[Rows from a dataset]
§ §
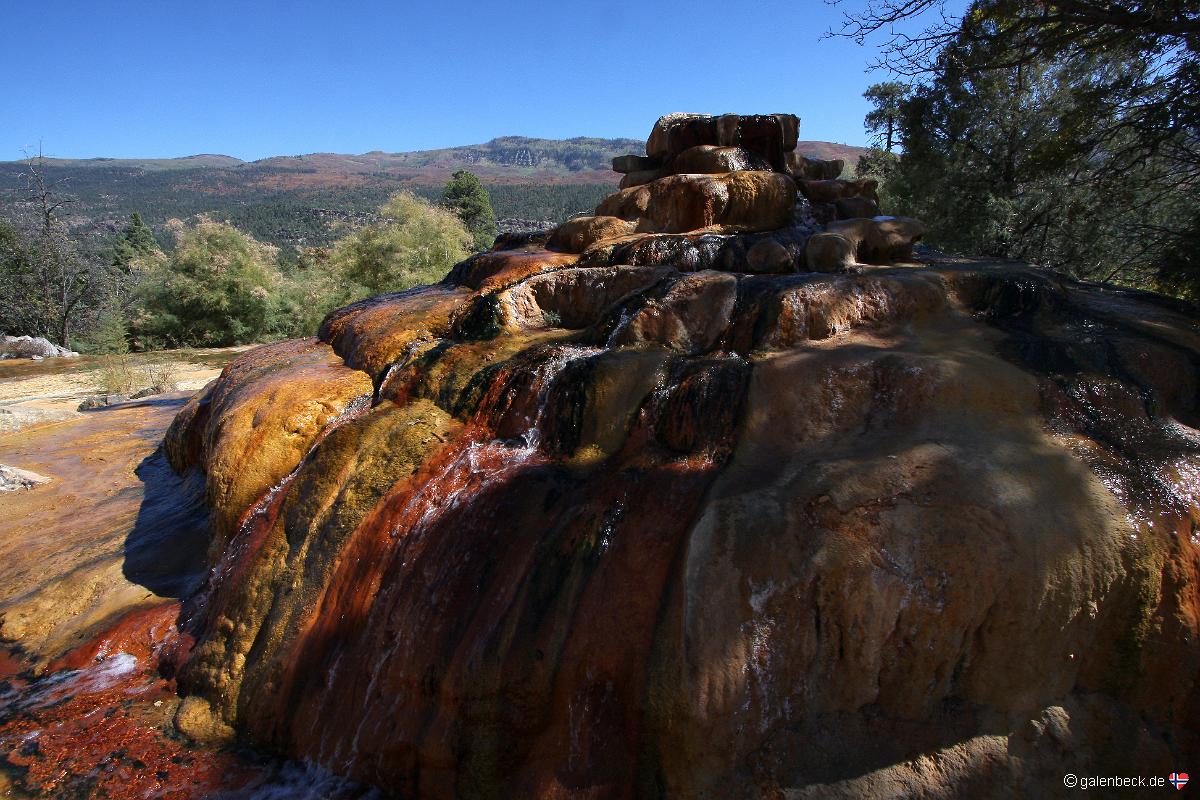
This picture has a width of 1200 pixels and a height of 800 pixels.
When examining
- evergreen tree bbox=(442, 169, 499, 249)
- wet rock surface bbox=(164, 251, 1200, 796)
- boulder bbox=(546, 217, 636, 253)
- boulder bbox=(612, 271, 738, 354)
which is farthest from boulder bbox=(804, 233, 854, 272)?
evergreen tree bbox=(442, 169, 499, 249)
§ §
Output everything from the start of the lines down to the line containing "- boulder bbox=(612, 271, 738, 354)", both ends included, as a JSON list of strings with one string per line. Omit blank lines and the pictures.

[
  "This picture has a width of 1200 pixels and a height of 800 pixels.",
  "When examining",
  "- evergreen tree bbox=(442, 169, 499, 249)",
  "- wet rock surface bbox=(164, 251, 1200, 796)",
  "- boulder bbox=(546, 217, 636, 253)",
  "- boulder bbox=(612, 271, 738, 354)"
]